O Fórum vai reunir o governo federal, instituições e universidades brasileiras para debaterem comrepresentantes da Argentina, Peru, Chile, Equador e Uruguai a implementação, por esses países, do middleware brasileiro ginga, um software que permite a interatividade na TV digital. Um grande diferencial do evento é a Exposição Latino-americana de Conteúdos Interativos para TV Digital que acontecerá no salão panorâmico da Estação Ciência, durante a qual, o Lavid/UFPB, desenvolvedor de tecnologia para a TV Digital, além dos países convidados, apresentarão aos paraibanos e a todos os participantes as últimas novidades em conteúdos interativos para a TV digital do futuro.

A Exposição Latino-americana de Conteúdos Interativos para TV Digital, que acontecerá paralela ao Fórum, é aberta ao público que não somente conhecerá o que há de mais novo em interatividade para TV digital, mas também poderá interagir com as aplicações apresentadas pelo Lavid/UFPB e outros segmentos nacionais e também latino-americanos.

Dentre as inovações pode-se destacar o aplicativo Libras na TV, desenvolvido pela equipe do Lavid/UFPB e que faz uma representação do conteúdo do áudio para deficientes auditivos, através de um dicionário de sinais, que poderá beneficiar cerca de cinco milhões de brasileiros com problemas de audição. O modelo possibilita um novo formato de legendas em Libras, através de um avatar 3D, diferentemente do adotado hoje pelas TVs. Atualmente, as emissoras usam um intérprete humano para traduzir para a linguagem de Libras, em tempo real, as informações que estão sendo divulgadas na TV.
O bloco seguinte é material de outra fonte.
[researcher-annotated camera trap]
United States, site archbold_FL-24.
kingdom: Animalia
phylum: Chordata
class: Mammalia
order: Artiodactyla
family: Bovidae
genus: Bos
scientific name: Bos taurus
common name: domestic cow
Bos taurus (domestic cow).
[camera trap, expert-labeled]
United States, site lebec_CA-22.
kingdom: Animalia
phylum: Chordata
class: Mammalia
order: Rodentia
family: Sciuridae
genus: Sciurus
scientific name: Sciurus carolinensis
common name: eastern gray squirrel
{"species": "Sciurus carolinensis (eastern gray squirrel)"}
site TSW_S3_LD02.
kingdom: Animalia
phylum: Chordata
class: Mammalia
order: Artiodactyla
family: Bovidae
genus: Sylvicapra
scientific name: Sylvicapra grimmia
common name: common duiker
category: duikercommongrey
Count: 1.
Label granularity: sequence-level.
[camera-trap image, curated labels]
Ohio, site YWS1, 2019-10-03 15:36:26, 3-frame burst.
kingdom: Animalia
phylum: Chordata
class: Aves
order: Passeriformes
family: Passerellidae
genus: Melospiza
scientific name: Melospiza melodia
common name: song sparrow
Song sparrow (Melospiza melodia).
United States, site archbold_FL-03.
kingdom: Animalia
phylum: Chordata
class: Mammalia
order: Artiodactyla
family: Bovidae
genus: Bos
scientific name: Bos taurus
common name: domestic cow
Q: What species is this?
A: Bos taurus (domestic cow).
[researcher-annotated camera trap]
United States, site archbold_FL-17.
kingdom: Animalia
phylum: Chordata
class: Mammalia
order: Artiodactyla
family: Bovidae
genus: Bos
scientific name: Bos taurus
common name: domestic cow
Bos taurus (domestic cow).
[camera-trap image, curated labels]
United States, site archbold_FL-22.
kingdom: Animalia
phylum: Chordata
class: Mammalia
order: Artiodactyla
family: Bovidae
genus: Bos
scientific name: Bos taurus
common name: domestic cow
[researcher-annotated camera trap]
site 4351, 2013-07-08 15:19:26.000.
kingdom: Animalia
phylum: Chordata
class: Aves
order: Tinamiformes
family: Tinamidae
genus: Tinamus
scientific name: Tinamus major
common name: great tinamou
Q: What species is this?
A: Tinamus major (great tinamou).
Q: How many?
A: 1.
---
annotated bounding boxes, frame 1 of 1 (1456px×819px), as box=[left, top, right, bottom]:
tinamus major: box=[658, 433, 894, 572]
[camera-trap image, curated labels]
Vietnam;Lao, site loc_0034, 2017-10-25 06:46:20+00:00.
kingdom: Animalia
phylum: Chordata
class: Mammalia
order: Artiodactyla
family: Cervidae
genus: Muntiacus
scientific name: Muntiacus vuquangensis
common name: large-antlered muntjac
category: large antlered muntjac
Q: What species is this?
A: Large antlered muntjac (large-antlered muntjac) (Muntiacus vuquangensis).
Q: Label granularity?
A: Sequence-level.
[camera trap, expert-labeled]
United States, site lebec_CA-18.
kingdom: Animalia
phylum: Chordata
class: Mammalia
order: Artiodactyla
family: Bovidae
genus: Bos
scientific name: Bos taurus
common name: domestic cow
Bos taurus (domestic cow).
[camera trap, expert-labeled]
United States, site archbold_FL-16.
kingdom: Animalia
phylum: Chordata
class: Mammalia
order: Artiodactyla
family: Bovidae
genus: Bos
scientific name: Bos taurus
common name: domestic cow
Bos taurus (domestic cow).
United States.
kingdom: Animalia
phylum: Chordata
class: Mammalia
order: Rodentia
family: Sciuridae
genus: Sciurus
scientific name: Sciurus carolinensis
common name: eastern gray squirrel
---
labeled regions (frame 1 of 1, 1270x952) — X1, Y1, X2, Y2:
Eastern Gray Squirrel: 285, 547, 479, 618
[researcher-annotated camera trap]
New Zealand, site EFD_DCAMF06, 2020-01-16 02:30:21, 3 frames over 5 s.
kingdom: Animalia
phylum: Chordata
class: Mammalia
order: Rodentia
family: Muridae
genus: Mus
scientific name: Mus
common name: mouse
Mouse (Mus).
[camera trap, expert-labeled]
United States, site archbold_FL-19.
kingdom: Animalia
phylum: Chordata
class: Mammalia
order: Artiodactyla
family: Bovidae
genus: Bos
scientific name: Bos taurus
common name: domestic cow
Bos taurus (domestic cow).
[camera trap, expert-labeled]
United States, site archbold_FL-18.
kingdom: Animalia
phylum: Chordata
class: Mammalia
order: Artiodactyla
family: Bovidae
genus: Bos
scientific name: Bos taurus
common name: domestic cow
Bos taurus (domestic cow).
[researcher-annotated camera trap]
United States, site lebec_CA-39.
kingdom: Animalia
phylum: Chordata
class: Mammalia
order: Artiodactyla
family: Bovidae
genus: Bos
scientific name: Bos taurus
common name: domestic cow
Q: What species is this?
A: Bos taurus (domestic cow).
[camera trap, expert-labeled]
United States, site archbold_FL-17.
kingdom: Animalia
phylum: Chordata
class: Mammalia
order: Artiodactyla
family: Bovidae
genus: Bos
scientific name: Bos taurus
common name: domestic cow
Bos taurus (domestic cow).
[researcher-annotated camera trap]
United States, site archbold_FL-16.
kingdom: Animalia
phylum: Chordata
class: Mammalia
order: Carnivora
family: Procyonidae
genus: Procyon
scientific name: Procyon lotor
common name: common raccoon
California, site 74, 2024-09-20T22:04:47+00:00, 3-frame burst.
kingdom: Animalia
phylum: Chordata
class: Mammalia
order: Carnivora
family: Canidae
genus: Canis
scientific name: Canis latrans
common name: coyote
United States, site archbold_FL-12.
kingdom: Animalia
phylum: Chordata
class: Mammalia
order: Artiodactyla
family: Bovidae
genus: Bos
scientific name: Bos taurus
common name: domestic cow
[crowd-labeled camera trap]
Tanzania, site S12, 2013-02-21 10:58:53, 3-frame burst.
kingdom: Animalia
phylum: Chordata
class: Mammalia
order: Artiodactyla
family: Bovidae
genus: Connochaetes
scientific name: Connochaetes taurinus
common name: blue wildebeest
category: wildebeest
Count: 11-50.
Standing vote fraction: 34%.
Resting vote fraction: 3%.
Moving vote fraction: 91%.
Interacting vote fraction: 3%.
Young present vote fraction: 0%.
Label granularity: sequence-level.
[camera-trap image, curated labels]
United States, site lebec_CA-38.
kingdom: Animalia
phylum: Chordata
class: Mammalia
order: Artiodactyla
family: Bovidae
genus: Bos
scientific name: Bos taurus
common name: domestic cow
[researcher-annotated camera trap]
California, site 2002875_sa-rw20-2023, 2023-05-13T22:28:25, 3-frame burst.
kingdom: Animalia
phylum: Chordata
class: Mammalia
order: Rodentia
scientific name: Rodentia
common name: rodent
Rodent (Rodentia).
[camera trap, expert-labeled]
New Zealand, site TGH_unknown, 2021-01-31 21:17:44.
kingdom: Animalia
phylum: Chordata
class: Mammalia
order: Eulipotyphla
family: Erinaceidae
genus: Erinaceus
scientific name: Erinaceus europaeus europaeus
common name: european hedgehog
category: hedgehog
O A TV UFPB, realizadora do Fórum, vem discutindo a digitalização dos canais públicos com a sociedade desde o ano de 2009, quando promoveu, no campus da universidade, o I Fórum Paraibano de TVs Públicas na era digital, que reuniu cerca de 500 participantes, de todos os segmentos sociais. A emissora, afiliada da TV Brasil, se prepara para iniciar as transmissões, em sinal aberto, a partir de abril deste ano.

Na coordenação do evento estão os professores Guido Lemos, coordenador do Lavid/UFPB; Sandra Moura, diretora da TV UFPB, e as jornalistas e pesquisadoras de tv digital Madrilena Feitosa, da TV UFPB  e Kellyanne Alves, do Lavid/UFPB.

OFICINA GINGA- Durante a semana do Fórum Latino-americano de TV digital e também na semana subseqüente o Ministério das Comunicações, em parceria com a Japan International Cooperation Agency e a Agência Brasileira de Cooperação (ABC), estará promovendo, na UFPB, em João Pessoa, uma oficina destinada à capacitação de profissionais latino-americanos, visando a expansão e popularização da tecnologia ginga em seus países. A Oficina Ginga vai oferecer formação para cerca de 20 técnicos do Uruguai, Peru, Chile e Equador que, por sua vez, irão replicar os conhecimentos em suas áreas de atuação. O curso será ministrado pelo Lavid/UFPB e pelo Laboratório de Telemídia da PUC/RJ.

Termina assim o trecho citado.